## begin Raw records

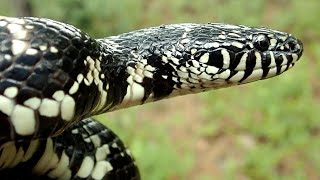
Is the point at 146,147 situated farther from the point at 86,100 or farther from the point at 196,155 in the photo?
the point at 86,100

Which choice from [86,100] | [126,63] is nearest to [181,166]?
[126,63]

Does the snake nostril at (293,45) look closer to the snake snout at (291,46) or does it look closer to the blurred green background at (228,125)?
the snake snout at (291,46)

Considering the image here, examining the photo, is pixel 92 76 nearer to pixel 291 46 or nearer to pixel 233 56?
pixel 233 56

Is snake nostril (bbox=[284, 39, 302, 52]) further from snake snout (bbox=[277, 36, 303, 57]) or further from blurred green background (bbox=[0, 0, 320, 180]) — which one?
blurred green background (bbox=[0, 0, 320, 180])

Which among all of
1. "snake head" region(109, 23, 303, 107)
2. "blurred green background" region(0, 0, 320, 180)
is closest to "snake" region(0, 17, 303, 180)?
"snake head" region(109, 23, 303, 107)

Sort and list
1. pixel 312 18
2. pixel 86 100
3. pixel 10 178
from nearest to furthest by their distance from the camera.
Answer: pixel 86 100
pixel 10 178
pixel 312 18
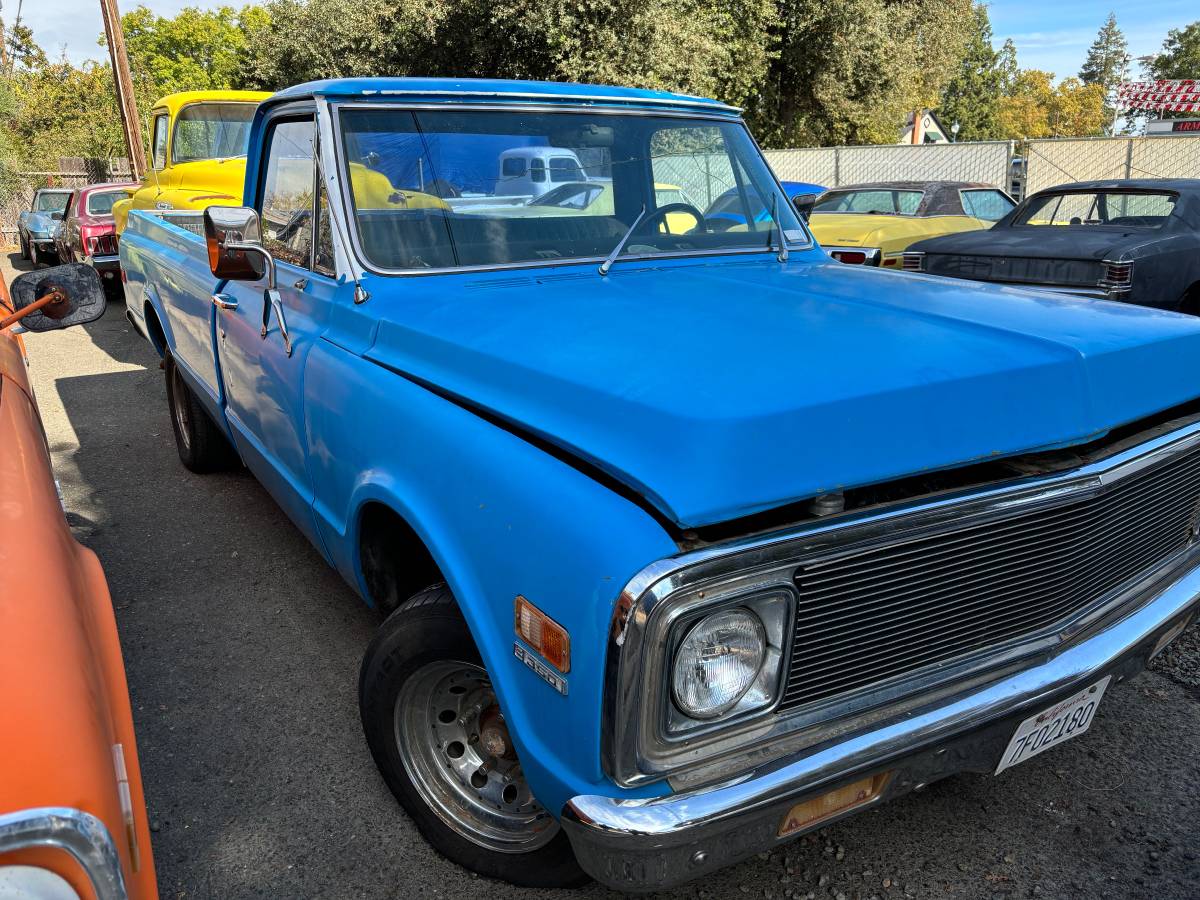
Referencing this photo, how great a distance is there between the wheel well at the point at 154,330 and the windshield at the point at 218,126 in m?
3.13

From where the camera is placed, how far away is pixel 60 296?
7.71 feet

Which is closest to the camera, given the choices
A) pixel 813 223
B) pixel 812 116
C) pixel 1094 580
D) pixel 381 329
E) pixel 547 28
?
pixel 1094 580

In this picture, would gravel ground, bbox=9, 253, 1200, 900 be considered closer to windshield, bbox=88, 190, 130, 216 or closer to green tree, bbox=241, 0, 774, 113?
windshield, bbox=88, 190, 130, 216

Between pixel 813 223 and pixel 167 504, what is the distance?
7.72 m

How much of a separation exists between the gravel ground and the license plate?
440 mm

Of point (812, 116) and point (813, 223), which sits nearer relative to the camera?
point (813, 223)

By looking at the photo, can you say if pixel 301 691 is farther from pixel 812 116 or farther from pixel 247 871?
pixel 812 116

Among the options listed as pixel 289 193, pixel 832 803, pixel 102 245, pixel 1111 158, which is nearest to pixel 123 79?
pixel 102 245

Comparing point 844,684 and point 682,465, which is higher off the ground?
point 682,465

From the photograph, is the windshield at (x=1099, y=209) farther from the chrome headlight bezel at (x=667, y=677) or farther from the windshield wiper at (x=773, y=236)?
the chrome headlight bezel at (x=667, y=677)

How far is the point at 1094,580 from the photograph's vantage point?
2047 mm

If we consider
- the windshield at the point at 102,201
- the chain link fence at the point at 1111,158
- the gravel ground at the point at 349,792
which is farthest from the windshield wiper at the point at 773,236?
the chain link fence at the point at 1111,158

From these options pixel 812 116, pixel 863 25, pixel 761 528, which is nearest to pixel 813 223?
pixel 761 528

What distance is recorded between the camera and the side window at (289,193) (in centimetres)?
292
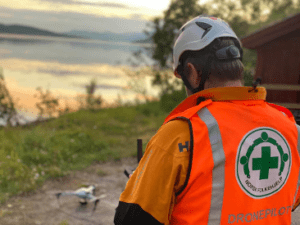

## end Raw records

* _Written instruction_: Return every line of the records that contains the string "headlight", matching case exactly.

* _Exercise response_:
From the photograph, is the windshield at (x=1099, y=209) farther from the chrome headlight bezel at (x=667, y=677) or farther from the windshield wiper at (x=773, y=236)?
the chrome headlight bezel at (x=667, y=677)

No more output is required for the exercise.